[TO BE DONE]:
Render as a numbered list every line from the one containing "Across all of" up to and including the final line of the entries, omitting blank lines.
--- SOURCE DATA ---
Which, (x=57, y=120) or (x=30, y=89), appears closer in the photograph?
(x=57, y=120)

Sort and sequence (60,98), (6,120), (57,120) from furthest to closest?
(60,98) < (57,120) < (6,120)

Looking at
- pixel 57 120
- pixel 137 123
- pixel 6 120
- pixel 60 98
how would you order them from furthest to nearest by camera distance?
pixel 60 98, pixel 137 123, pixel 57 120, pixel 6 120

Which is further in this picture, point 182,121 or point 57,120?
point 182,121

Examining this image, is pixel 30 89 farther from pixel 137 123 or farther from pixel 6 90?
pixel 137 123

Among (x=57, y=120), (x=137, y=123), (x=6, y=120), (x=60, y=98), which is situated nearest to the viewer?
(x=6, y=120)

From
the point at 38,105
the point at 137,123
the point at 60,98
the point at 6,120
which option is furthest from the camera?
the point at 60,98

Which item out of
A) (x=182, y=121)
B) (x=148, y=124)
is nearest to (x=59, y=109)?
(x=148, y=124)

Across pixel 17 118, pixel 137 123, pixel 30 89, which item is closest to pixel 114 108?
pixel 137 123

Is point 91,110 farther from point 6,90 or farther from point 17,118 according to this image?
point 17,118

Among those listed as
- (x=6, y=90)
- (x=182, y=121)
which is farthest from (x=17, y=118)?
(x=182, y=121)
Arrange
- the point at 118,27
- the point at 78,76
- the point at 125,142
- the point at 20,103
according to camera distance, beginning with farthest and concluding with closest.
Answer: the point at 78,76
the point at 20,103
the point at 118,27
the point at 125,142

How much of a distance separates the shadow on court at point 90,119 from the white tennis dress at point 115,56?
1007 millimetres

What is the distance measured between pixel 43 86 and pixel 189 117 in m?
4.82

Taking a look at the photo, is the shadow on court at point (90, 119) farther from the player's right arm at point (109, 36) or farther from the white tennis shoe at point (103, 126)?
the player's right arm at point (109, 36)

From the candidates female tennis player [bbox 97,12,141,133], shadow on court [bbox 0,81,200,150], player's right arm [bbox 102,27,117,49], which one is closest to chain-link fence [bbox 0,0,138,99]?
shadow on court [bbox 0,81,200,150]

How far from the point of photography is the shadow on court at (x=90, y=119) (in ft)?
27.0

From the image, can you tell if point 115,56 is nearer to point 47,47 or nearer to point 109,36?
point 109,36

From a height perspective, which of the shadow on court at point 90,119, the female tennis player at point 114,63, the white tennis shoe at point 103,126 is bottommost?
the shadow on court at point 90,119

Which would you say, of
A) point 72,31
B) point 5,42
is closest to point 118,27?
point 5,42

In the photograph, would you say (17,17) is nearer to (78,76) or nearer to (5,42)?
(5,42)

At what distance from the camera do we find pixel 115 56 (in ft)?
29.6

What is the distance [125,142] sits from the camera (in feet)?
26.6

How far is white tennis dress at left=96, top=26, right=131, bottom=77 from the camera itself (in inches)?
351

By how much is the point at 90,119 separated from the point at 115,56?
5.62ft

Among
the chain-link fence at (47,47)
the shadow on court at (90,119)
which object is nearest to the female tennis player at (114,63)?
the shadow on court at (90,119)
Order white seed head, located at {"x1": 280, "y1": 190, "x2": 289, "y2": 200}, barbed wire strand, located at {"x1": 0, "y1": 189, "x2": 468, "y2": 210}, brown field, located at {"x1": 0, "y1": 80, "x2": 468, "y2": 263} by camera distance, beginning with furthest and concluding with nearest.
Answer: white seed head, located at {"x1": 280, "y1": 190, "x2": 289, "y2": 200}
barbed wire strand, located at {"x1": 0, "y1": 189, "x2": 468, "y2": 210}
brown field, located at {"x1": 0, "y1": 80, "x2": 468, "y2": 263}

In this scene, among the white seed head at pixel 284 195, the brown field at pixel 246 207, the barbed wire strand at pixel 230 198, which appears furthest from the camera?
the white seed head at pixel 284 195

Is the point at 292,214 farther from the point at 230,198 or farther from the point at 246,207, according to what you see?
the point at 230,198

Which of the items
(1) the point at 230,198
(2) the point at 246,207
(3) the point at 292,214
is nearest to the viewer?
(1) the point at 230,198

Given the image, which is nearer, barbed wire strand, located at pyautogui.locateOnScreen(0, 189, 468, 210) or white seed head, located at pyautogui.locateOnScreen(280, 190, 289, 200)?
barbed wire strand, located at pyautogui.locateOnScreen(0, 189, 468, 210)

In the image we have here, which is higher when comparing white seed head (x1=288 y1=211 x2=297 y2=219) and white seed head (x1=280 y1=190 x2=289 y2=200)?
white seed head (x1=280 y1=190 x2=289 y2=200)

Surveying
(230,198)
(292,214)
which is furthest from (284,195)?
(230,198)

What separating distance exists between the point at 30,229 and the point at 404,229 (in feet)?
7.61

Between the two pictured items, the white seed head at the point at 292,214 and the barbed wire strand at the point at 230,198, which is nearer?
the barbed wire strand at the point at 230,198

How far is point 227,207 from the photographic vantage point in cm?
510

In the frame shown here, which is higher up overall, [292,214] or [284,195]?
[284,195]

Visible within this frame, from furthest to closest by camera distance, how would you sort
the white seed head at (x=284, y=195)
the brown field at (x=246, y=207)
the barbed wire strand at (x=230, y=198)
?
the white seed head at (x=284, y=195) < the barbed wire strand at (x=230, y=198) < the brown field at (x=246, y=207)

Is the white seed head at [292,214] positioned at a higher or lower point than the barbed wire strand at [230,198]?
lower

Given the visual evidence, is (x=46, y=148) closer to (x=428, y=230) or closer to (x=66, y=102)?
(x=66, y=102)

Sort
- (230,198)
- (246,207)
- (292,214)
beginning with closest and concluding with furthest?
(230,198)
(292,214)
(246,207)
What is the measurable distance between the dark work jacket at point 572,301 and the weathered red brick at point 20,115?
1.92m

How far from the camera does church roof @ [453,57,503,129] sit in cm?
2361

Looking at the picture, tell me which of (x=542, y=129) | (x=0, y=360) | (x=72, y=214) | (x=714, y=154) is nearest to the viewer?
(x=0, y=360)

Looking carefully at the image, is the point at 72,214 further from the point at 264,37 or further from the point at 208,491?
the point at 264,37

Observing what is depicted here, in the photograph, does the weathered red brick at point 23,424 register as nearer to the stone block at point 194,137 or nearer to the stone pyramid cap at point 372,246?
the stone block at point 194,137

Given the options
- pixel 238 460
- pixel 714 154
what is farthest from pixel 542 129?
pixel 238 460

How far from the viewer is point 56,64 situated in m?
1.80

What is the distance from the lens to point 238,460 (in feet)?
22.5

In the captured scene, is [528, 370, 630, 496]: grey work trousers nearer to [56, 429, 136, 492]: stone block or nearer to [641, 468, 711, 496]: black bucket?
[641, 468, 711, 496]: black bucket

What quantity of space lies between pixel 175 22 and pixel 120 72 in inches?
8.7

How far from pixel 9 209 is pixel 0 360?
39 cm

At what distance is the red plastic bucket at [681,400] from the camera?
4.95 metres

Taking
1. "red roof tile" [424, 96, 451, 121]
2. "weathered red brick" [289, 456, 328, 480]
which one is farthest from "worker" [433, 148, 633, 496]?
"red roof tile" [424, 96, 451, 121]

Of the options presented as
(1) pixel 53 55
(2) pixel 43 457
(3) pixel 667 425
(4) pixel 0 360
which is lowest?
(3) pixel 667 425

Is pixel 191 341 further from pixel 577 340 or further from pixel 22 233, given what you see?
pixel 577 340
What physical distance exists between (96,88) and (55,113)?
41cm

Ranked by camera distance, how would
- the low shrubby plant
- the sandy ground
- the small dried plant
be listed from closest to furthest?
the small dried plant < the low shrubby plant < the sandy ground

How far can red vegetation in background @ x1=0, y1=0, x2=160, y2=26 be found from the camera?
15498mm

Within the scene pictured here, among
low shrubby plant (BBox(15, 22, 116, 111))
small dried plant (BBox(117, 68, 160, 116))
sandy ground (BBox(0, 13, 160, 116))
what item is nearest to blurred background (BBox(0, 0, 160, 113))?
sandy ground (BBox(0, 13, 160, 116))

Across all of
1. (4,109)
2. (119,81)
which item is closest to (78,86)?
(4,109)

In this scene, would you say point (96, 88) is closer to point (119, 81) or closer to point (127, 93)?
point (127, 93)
---
[ANSWER IN FULL]:
1. Across all of
2. 1. (4,109)
3. 2. (119,81)
4. which item is closest to (78,86)?
5. (4,109)
6. In this scene, would you say point (96, 88) is closer to point (119, 81) or closer to point (127, 93)?
7. point (127, 93)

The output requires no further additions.